We were in the middle of series of articles looking at United’s unbalanced squad, identifying weaknesses and the areas that need to be strengthened over the summer. We will return to those articles in due course as whoever comes in, a change of manager will not make those weaknesses automatically disappear.  But we cannot allow the events of the last couple of days to pass without a diversion to consider David Moyes and his time as our manager.

The first thing to say is that David Moyes is a decent man. He may not, on reflection, have been the right man for the United hot seat but he has conducted himself with dignity throughout his time at the club.  Celebrated by United and many fans as ‘the chosen one’ he was in many ways a man in Sir Alex’s own image.  Moyes is a hard working Scot, organised, methodical and meticulous. However he appears to be more about perspiration than inspiration and ultimately his hard work has not been enough to inspire those around him or make up for a lack of clear strategy.

United were always going to need a strong character to follow Sir Alex and his two decades of success. Unfortunately Moyes is tactically conservative and we are left with the impression that he has gone without ever grasping the nettles that needed to be grasped. This caution was reflected in his tactical approach. He arrived with a reputation as a manager who adapts his tactics to counter the opposition, a constant criticism throughout the season.  All too often his team didn’t set the agenda in games but surrendered the initiative, often inviting the opposition on.  There have been stories that from early in the season he instructed United’s central midfield players to sit deep.  If true, this tactic simply didn’t work, as United’s shape often became stretched, leaving a gap between the front four and the back six which opponents exploited.  Time and again in matches the front four pressed and the back six sat deep, leaving a space into which everyone could flood on the break after having absorbed an early period of United pressure.

It also appears that Moyes has not been assertive enough in dealing with squad issues, whether in terms of addressing weaknesses in the squad or coping with unrest. In fairness to Moyes we would make two points.  Firstly, he was severely hindered in attempts to strengthen last season by the change in CEO which, disastrously, was made at the same time as the change in manager.  The club must take the blame for that mismanagement.  Secondly, those players who have not bought into the Moyes project should take a long hard look at themselves.  Whether or not Moyes was the right choice, they have an obligation to make the most of the situation and always give 100% for the supporters and the shirt. Whoever comes in as the new manager needs to address this issue on Day One.

> **OBJECTIVE 1**
In the article on David Moyes, which change was made at the same time as the change in manager?

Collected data
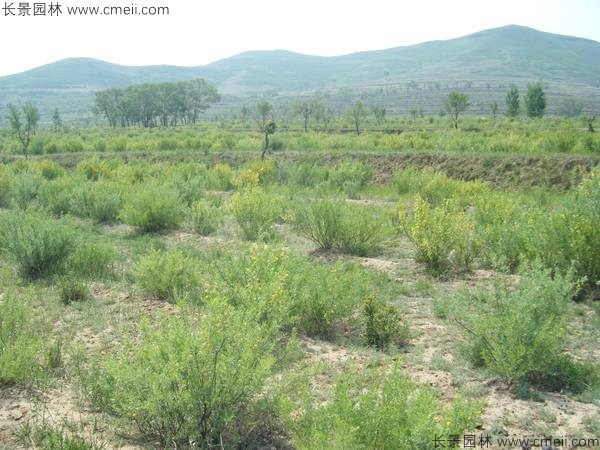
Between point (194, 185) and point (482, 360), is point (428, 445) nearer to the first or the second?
point (482, 360)

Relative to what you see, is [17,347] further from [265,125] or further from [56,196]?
[265,125]

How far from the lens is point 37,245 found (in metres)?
8.27

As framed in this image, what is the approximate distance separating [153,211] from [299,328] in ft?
21.8

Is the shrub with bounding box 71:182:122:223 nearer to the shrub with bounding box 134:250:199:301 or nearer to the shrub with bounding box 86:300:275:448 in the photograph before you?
the shrub with bounding box 134:250:199:301

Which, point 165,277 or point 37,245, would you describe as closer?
point 165,277

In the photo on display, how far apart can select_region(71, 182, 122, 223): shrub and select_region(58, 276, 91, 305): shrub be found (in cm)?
621

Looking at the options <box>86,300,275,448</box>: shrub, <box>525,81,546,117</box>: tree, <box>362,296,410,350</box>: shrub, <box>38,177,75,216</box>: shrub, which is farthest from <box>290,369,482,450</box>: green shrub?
<box>525,81,546,117</box>: tree

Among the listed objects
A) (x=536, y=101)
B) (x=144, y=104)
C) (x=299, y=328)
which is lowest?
(x=299, y=328)

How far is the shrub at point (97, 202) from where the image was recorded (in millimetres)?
13453

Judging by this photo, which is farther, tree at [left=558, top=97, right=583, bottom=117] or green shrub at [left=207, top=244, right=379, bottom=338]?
tree at [left=558, top=97, right=583, bottom=117]

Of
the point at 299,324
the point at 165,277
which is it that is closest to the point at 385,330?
the point at 299,324

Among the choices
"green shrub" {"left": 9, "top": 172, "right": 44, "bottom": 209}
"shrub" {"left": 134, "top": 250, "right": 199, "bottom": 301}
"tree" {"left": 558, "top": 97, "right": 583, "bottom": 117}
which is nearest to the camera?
"shrub" {"left": 134, "top": 250, "right": 199, "bottom": 301}

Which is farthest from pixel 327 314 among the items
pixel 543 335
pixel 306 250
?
pixel 306 250

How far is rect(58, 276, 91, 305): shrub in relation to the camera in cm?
729
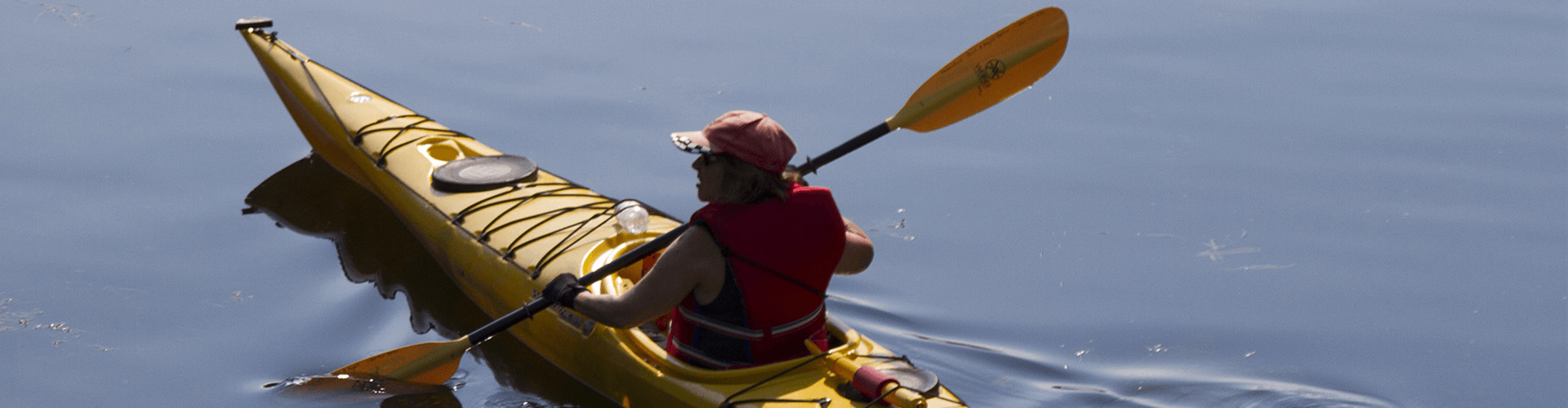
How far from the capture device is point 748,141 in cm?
289

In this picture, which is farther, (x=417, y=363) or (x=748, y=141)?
(x=417, y=363)

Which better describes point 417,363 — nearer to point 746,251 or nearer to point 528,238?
point 528,238

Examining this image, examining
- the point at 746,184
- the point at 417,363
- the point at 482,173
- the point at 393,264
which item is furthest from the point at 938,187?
the point at 746,184

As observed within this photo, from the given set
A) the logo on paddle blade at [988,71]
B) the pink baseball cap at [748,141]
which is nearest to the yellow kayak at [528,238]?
the pink baseball cap at [748,141]

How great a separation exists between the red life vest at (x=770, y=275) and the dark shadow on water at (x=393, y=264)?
0.77 meters

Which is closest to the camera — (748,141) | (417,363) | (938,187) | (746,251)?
(748,141)

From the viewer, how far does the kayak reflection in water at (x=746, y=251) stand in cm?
294

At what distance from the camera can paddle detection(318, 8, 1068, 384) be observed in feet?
12.7

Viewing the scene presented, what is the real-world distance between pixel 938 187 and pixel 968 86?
1855 mm

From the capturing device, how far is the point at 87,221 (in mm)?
5305

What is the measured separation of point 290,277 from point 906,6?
452cm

> **OBJECTIVE 2**
Rewrite only the rows starting at the line containing "From the capturing" and ending at the end of the rows, changing "point" to "pixel" everywhere and leaving everything else unchanged.

> **TASK RESULT 1**
The change in CEO.

> **TASK RESULT 2**
From the capturing device, how far is the pixel at 87,221 (in mm)?
5305

What is the measured separation of pixel 290,277 from pixel 906,6?
452cm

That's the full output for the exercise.